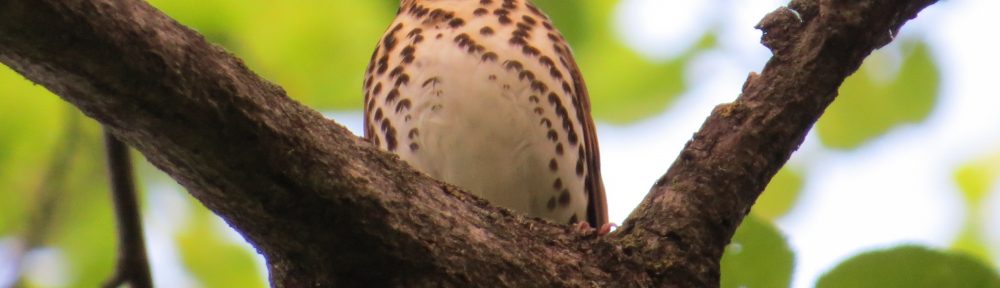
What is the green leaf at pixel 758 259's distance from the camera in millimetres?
2678

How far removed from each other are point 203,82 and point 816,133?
3.37m

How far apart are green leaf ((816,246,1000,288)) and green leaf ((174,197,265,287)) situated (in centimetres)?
282

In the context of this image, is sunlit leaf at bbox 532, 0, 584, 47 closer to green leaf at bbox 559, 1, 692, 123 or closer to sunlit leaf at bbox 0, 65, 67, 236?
green leaf at bbox 559, 1, 692, 123

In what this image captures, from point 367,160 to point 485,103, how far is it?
5.19ft

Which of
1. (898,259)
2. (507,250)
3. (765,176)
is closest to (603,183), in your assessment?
(765,176)

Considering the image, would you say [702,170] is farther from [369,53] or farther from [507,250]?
[369,53]

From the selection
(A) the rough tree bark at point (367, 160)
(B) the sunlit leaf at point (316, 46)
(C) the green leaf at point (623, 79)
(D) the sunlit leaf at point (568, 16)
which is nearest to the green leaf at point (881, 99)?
(C) the green leaf at point (623, 79)

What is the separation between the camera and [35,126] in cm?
422

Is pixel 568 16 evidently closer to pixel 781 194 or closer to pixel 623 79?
pixel 623 79

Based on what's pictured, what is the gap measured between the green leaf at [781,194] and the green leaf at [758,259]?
212 cm

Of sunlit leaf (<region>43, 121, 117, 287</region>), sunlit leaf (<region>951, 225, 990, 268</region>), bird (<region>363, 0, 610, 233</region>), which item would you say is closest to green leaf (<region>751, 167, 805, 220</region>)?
sunlit leaf (<region>951, 225, 990, 268</region>)

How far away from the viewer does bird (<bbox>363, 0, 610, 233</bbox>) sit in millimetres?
4285

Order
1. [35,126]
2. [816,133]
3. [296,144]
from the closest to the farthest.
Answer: [296,144] → [35,126] → [816,133]

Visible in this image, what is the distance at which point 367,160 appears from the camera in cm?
272
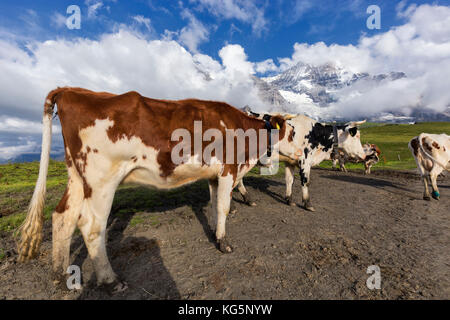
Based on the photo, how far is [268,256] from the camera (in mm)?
3936

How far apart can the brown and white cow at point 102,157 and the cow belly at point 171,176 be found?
0.6 inches

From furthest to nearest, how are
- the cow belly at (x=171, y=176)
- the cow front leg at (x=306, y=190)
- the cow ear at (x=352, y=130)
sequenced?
the cow ear at (x=352, y=130), the cow front leg at (x=306, y=190), the cow belly at (x=171, y=176)

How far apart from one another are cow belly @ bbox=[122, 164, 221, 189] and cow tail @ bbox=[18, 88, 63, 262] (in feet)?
4.29

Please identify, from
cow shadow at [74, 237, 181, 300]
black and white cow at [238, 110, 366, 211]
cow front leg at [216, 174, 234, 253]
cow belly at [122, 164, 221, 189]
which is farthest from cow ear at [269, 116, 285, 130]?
cow shadow at [74, 237, 181, 300]

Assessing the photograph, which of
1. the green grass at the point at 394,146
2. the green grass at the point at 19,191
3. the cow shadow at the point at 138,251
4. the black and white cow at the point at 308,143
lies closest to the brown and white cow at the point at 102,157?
the cow shadow at the point at 138,251

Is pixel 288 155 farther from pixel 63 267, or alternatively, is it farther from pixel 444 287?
pixel 63 267

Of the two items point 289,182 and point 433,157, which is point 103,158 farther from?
point 433,157

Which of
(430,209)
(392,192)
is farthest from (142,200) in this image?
(392,192)

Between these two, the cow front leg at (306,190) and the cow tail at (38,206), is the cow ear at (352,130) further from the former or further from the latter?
the cow tail at (38,206)

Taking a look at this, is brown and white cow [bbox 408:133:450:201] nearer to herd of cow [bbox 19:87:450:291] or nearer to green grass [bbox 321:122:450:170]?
herd of cow [bbox 19:87:450:291]

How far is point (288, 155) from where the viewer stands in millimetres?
7371

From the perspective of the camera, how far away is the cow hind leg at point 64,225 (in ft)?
10.6
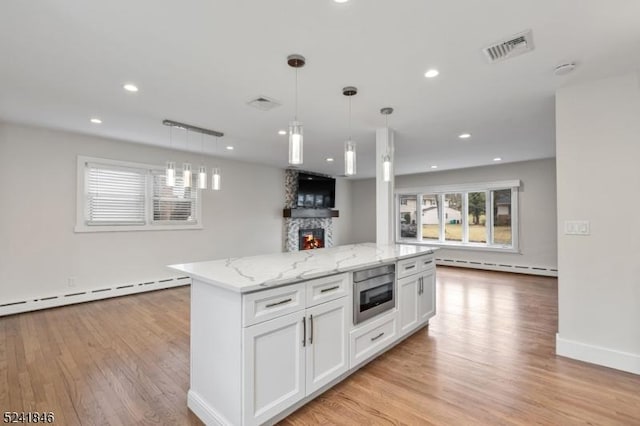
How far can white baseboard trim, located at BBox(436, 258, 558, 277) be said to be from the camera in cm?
611

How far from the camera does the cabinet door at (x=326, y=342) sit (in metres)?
1.97

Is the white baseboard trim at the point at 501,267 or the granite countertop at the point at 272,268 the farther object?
the white baseboard trim at the point at 501,267

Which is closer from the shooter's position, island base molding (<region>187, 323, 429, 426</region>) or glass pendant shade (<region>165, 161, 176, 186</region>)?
island base molding (<region>187, 323, 429, 426</region>)

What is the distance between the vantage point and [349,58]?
224 centimetres

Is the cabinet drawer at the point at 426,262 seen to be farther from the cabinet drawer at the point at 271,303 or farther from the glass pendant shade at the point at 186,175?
the glass pendant shade at the point at 186,175

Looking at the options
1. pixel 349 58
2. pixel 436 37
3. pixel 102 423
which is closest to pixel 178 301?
pixel 102 423

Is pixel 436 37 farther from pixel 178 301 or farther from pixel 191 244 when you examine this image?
pixel 191 244

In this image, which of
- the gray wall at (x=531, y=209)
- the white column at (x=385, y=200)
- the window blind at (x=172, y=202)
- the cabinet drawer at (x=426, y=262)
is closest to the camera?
the cabinet drawer at (x=426, y=262)

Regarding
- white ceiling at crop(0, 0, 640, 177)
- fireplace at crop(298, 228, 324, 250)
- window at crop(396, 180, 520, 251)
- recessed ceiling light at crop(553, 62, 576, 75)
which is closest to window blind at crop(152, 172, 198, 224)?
white ceiling at crop(0, 0, 640, 177)

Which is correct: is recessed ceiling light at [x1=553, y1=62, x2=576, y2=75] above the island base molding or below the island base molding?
above

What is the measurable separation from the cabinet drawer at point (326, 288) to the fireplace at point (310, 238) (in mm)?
5303

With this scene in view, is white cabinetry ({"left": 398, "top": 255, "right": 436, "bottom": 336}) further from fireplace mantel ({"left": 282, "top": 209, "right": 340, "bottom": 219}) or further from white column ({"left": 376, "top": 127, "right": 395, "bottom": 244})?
fireplace mantel ({"left": 282, "top": 209, "right": 340, "bottom": 219})

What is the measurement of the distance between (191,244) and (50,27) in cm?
409

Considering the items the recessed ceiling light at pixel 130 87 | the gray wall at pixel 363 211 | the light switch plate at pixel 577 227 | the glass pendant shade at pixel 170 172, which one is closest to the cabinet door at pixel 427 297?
the light switch plate at pixel 577 227
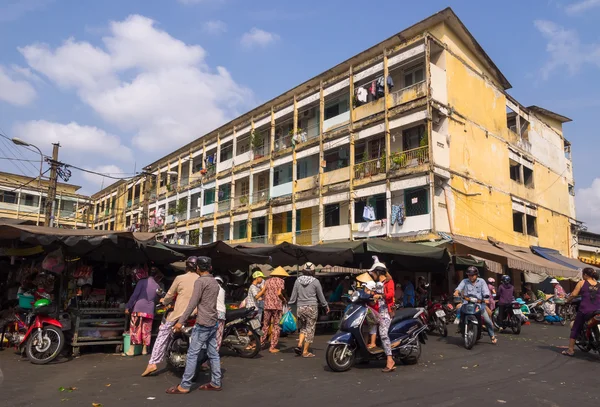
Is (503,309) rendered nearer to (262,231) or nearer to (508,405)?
(508,405)

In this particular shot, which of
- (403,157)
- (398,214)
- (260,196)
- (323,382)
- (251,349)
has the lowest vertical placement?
(323,382)

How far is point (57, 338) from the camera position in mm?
7582

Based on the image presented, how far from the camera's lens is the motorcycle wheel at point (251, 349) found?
26.5ft

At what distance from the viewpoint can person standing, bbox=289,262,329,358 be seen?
26.8 feet

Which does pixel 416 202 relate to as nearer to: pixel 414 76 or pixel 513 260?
pixel 513 260

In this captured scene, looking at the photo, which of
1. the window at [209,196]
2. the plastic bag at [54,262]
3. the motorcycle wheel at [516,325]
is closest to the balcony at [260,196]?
the window at [209,196]

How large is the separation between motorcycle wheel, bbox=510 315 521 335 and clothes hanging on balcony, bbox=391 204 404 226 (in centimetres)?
855

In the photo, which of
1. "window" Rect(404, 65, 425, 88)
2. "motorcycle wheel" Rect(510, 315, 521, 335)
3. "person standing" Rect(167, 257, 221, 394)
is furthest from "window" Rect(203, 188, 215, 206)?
"person standing" Rect(167, 257, 221, 394)

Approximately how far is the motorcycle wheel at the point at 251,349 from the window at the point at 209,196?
2663cm

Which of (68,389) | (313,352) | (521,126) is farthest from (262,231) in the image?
(68,389)

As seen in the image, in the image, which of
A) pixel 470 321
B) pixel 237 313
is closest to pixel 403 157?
pixel 470 321

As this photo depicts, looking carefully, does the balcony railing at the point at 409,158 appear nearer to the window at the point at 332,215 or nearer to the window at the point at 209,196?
the window at the point at 332,215

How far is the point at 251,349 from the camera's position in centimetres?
807

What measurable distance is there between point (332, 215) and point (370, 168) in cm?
345
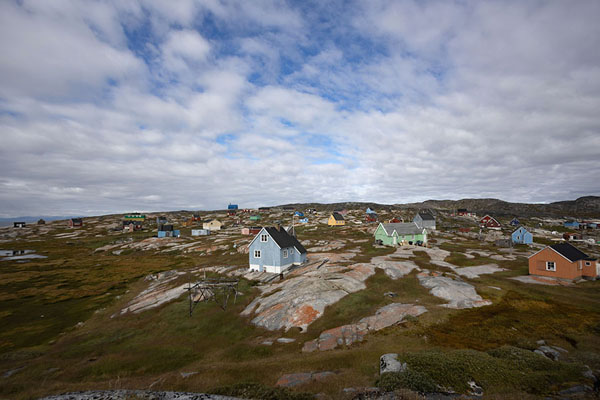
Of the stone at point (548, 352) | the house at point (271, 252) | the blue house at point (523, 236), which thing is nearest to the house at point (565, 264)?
the stone at point (548, 352)

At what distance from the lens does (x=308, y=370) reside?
1959 centimetres

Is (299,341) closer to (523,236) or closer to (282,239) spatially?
(282,239)

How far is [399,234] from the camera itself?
8675 cm

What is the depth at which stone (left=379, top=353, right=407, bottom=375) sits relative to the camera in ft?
58.2

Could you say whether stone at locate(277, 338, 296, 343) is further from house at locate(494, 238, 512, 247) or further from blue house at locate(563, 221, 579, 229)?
blue house at locate(563, 221, 579, 229)

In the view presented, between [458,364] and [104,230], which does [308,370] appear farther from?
[104,230]

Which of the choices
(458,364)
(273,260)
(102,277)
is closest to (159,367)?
(458,364)

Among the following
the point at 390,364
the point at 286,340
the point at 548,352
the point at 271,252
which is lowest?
the point at 286,340

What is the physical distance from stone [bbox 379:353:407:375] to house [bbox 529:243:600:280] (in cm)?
4673

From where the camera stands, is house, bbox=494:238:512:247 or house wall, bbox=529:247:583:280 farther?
house, bbox=494:238:512:247

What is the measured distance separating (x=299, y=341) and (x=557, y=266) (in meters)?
50.4

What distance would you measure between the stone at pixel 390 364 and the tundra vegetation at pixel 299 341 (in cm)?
73

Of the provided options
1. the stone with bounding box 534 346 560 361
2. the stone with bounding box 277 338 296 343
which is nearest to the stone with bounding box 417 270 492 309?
the stone with bounding box 534 346 560 361

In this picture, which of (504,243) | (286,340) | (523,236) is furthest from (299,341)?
(523,236)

▸ **Description of the task**: Give again only the lines of the material above that run from the one with "What is the physical" through the end, both included, exactly as they appear.

▸ **Solution to this task**:
What is the physical distance from stone [bbox 379:353:407:375] to house [bbox 529:243:600:280] (in cm)?
4673

From where the camera stands, is house, bbox=494:238:512:247 or house wall, bbox=529:247:583:280 farther?
house, bbox=494:238:512:247

What is the measured distance separating (x=299, y=341) and (x=557, y=266) (in meters)?
50.4

What distance would you measure between the stone at pixel 390 364 and the tundra vegetation at pixel 299 341 (in cm)?
73

Of the provided options
1. the stone with bounding box 534 346 560 361
2. the stone with bounding box 277 338 296 343
which is nearest to the stone with bounding box 417 270 492 309?
the stone with bounding box 534 346 560 361

In this picture, which of (504,243) | (286,340) | (523,236) is furthest from (299,341)?
(523,236)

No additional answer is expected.